Although, in hindsight, that had been a stupid assumption. Of course the Red Faction had children, of course Jonesy failed to mention those kids. He'd thought he was going to be there to interfere. Or maybe he just didn't care. Either way, it was too late for him and the fishery now. The bombs were almost all set. All they could do was force these kids out, terrify their fragile kid brains too much to even think of coming back on their own.

At minute four the two kids scurrying around the room had finished cramming all their possessions into packs. True beckoned them over, shrugging their own pack off. They opened the pack to show the children the explosives.

"These are bombs," they said, "there are more everywhere in this building. I'm going to blow these up and everyone in here will die, understand?"

The children nodded, slow, wide-eyed.

"Just us," the oldest answered, sounding small and full of anger and hurt.

"If you don't tell me and there are other kids here, they will die," True warned.

"No one else is here!"

They snapped the pack shut just as the last kid returned with their backpack stuffed full. Radio appeared, wraithlike, in the doorway. True pointed to it.

"That's Radio, it's a shadow dweller." They gave their statement a second to take root, watching terror spawn anew on the children's faces. "Radio is going to take you over the bridge and you better not fucking come back. And if you even think about giving Radio trouble, it will eat your fingers."

Ignoring the scowl Radio shot them over the heads of the kids, they marched the whole herd to the stairs.. Sent them clambering down. Watched until the kids slipped out the same door True had snuck in. One, two, three, and Radio. That was all they could do.

Turning their back, they knelt just inside the door to lay the third bomb.

Stepping back onto the nerve-wracking metal grated platform, they steeled themself for the climb. A crack of thunder rattled the fishery. Gritting their teeth, they tightened their death grip on the shuddering steps. The tarp snapped and billowed, more and more rain splattered inside. Raindrops slapped the concrete.

At the third landing, the tarp tore free and at once the storm was inside. Torrential rain and howling wind body-slammed True at the same time. The stairs shuddered, throwing them against the rail. Cursing, they found the lip of the next step with their knees and squeezed their eyes shut.

As if this night needed to be any more difficult.

Okay, they exhaled out their nose, prying a hand off the rail to pull up their mask. All they had to do was make it up one more flight, cross a catwalk, and plant the last bomb. In a downpour. With the very steps they walked on rattling. And then make it all the way back down. Great. No problem.

Another slow exhale, and they set their hand farther up the handrail. Put the other hand over that one. Put the first hand over the second one. On and up straight to the top. Eyes squeezed shut. Traitorous limbs threatening to give out and send them tipping over the slick railing.

Splat, True pancake.

Would the bombs go off when they hit the ground?

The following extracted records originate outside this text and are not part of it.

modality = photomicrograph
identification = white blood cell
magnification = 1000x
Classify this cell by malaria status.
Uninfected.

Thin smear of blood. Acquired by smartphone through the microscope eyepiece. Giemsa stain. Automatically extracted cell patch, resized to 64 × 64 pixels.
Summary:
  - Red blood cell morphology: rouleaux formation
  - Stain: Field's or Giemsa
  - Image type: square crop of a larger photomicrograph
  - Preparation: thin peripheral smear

They had to pry their eye open to find the next leg of the journey; the catwalk. It spanned a cavernous gap, open air on all four sides. The roof and a long stretch of what had once been windows but was now a skeleton offered no protection from the gale. Warm light flickered in the window of the closed third-floor door, inviting friend and foe in from the storm.

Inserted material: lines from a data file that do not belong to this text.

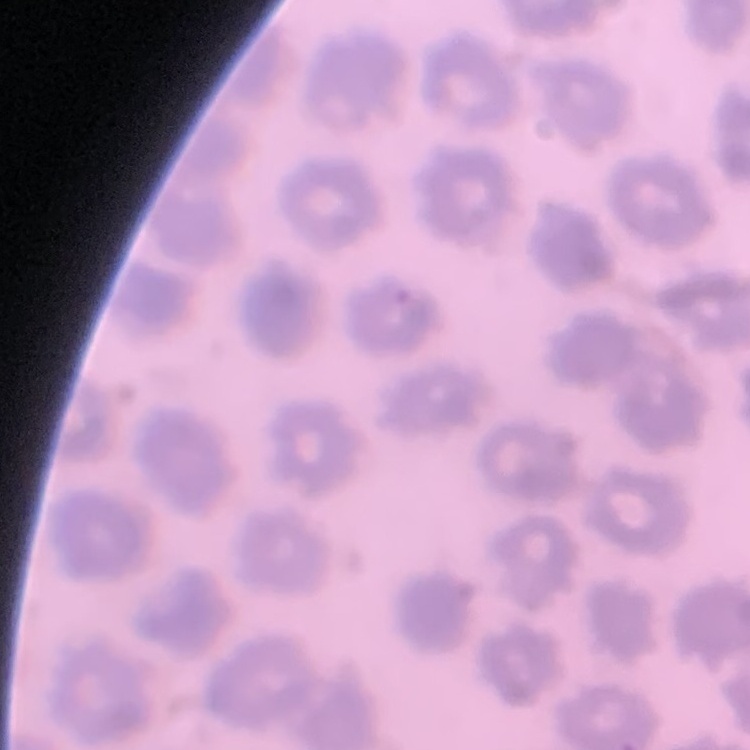
red blood cell morphology = no rouleaux formation
image type = square crop of a larger photomicrograph
stain = Field's or Giemsa
preparation = thin blood film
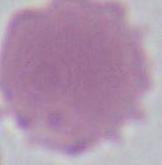

identification = red blood cell
modality = micrograph
magnification = 1000x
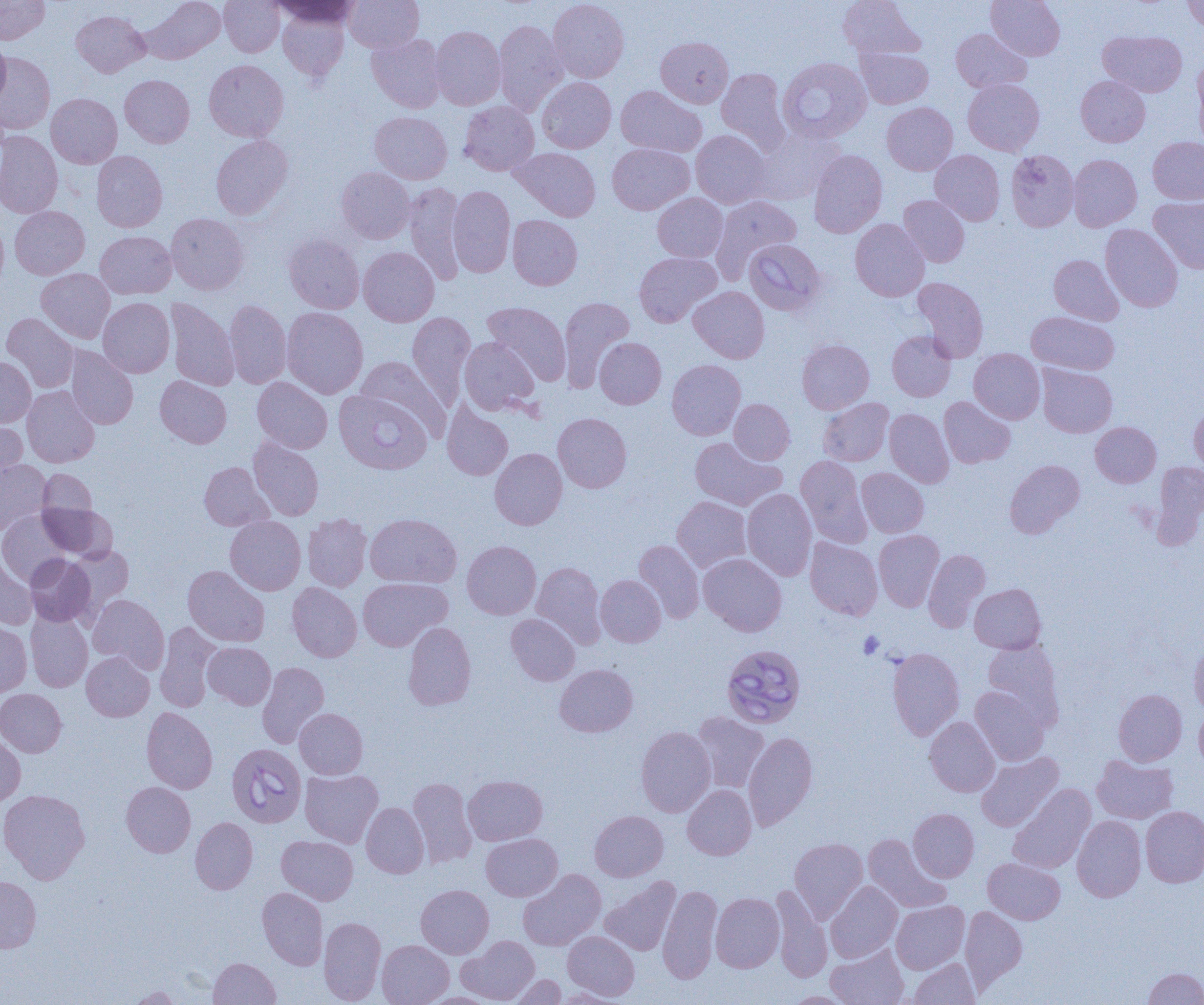
Summary:
  - Coordinate format: approximate bounding boxes as [x1, y1, x2, y2] in pixels
  - Platelet locations: [858, 631, 883, 659]
  - Uninfected red blood cell locations: [0, 0, 49, 45], [141, 0, 225, 64], [219, 0, 284, 57], [271, 0, 361, 27], [344, 0, 423, 52], [548, 0, 629, 82], [838, 0, 924, 61], [986, 0, 1065, 60], [1182, 0, 1204, 31], [278, 8, 350, 81], [71, 10, 149, 77], [494, 20, 567, 116], [430, 26, 506, 110], [951, 29, 1031, 93], [1099, 30, 1187, 97], [367, 33, 447, 112], [0, 35, 11, 109], [656, 36, 733, 108], [857, 46, 934, 109], [0, 52, 55, 135], [204, 59, 288, 142], [1192, 61, 1204, 145], [716, 68, 789, 151], [120, 75, 194, 147], [1076, 75, 1150, 147], [537, 77, 616, 153], [963, 78, 1044, 156], [615, 85, 707, 157], [46, 93, 122, 168], [459, 101, 539, 175], [882, 102, 957, 175], [370, 111, 452, 184], [750, 129, 842, 205], [691, 130, 772, 208], [0, 131, 63, 218], [211, 135, 293, 219], [1148, 136, 1204, 204], [607, 143, 694, 214], [510, 147, 601, 221], [808, 150, 887, 238], [930, 150, 1004, 225], [1006, 150, 1079, 232], [91, 151, 167, 232], [1068, 154, 1142, 231], [336, 167, 415, 243], [405, 183, 466, 283], [448, 186, 515, 277], [653, 193, 728, 262], [710, 194, 802, 281], [899, 195, 969, 267], [1149, 196, 1204, 274], [10, 206, 90, 279], [166, 212, 249, 295], [507, 215, 582, 290], [0, 217, 9, 295], [850, 219, 929, 301], [1100, 224, 1183, 312], [95, 231, 176, 299], [283, 233, 364, 313], [359, 246, 439, 326], [634, 251, 721, 327], [1049, 254, 1123, 325], [36, 268, 115, 343], [912, 277, 989, 362], [689, 286, 770, 363], [98, 297, 174, 377], [558, 297, 634, 391], [165, 299, 239, 390], [224, 300, 292, 389], [483, 302, 571, 385], [282, 307, 368, 398], [407, 311, 475, 407], [1026, 311, 1119, 374], [1, 313, 79, 392], [887, 331, 956, 402], [459, 337, 539, 415], [595, 337, 666, 409], [797, 339, 874, 413], [65, 347, 138, 430], [969, 349, 1045, 424], [356, 356, 449, 439], [0, 357, 36, 427], [667, 360, 746, 440], [1037, 364, 1117, 437], [155, 375, 231, 448], [252, 376, 332, 453], [21, 386, 99, 468], [939, 396, 1015, 468], [818, 398, 893, 466], [729, 399, 794, 464], [442, 402, 513, 480], [1189, 402, 1204, 474], [884, 408, 953, 488], [553, 413, 632, 493], [0, 418, 27, 484], [1090, 421, 1161, 487], [248, 436, 324, 521], [690, 437, 785, 510], [490, 448, 567, 530], [796, 456, 872, 547], [0, 459, 51, 534], [1004, 459, 1085, 538], [199, 461, 273, 530], [1151, 461, 1204, 548], [856, 467, 929, 538], [38, 469, 97, 522], [742, 488, 816, 580], [672, 496, 752, 572], [38, 502, 116, 561], [0, 510, 72, 585], [365, 513, 461, 588], [302, 514, 372, 591], [225, 516, 306, 595], [873, 530, 944, 611], [805, 537, 882, 620], [633, 539, 704, 623], [462, 541, 541, 619], [65, 546, 134, 619], [923, 549, 990, 631], [699, 553, 787, 636], [25, 554, 96, 627], [0, 556, 36, 630], [532, 562, 606, 649], [183, 565, 269, 647], [596, 575, 666, 647], [358, 578, 452, 651], [287, 582, 362, 662], [969, 583, 1046, 654], [88, 594, 169, 673], [25, 609, 93, 692], [506, 614, 580, 685], [0, 621, 31, 698], [403, 621, 476, 710], [154, 622, 221, 712], [981, 639, 1064, 729], [203, 642, 276, 709], [1189, 643, 1204, 717], [887, 647, 964, 740], [81, 652, 154, 721], [257, 662, 329, 748], [554, 664, 638, 737], [970, 686, 1049, 766], [0, 689, 67, 756], [1113, 689, 1187, 765], [141, 707, 218, 794], [1194, 707, 1204, 774], [295, 708, 367, 779], [691, 712, 769, 792], [924, 716, 999, 796], [636, 726, 716, 817], [743, 731, 818, 830], [0, 733, 25, 806], [976, 752, 1063, 831], [1092, 754, 1178, 823], [300, 769, 383, 847], [463, 775, 547, 845], [408, 778, 477, 867], [121, 782, 195, 857], [1007, 784, 1096, 874], [682, 785, 756, 859], [0, 789, 90, 883], [361, 802, 429, 878], [1140, 806, 1204, 887], [908, 808, 979, 882], [590, 810, 668, 881], [1072, 815, 1146, 902], [190, 817, 257, 894], [481, 833, 562, 901], [863, 834, 950, 912], [277, 835, 358, 905], [789, 838, 867, 921], [983, 858, 1065, 924], [518, 869, 606, 951], [0, 876, 41, 953], [600, 876, 681, 956], [825, 881, 903, 963], [416, 884, 494, 958], [658, 884, 722, 984], [770, 886, 832, 982], [257, 887, 328, 970], [711, 893, 784, 972], [891, 900, 969, 974], [960, 906, 1027, 991], [318, 917, 386, 1004], [563, 931, 639, 1000], [457, 935, 539, 1004], [377, 940, 454, 1005], [825, 944, 909, 1005], [209, 957, 281, 1004], [909, 958, 980, 1004], [1143, 967, 1204, 1004], [507, 974, 566, 1004], [126, 986, 183, 1004], [553, 988, 627, 1004], [781, 991, 857, 1004], [418, 992, 502, 1005]
  - Babesia divergens-infected red blood cell locations: [777, 57, 871, 143], [743, 239, 826, 316], [334, 389, 431, 475], [721, 644, 806, 728], [227, 743, 306, 827]
  - Slide-level diagnosis: Babesia divergens
  - Modality: optical microscopy
  - Preparation: thin blood film
  - Magnification: 1000x
  - Field of view: single
  - Image size: 1204×1005 pixels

They stepped out onto the catwalk. Sheets of rain sliced at them, wind twisting furiously through the metal fishery bones. Look down, it screeched, face your fate. The siren call of the ocean rose to a scream. True silently added oceans and hurricanes to the list of things they never wanted to see again.

Halfway across. The land beyond the empty windows lay under a blanket of shadow except for a pocket of brilliant orange. True hesitated, phobia squashed for an instant while they stared at the fire.

Alone, battered by wind and rain, realization's cold hand clenched their lungs.

The After Market's blaze lit the night, smoke as thick and dark as the thunderheads billowed from the flames. Something had gone wrong.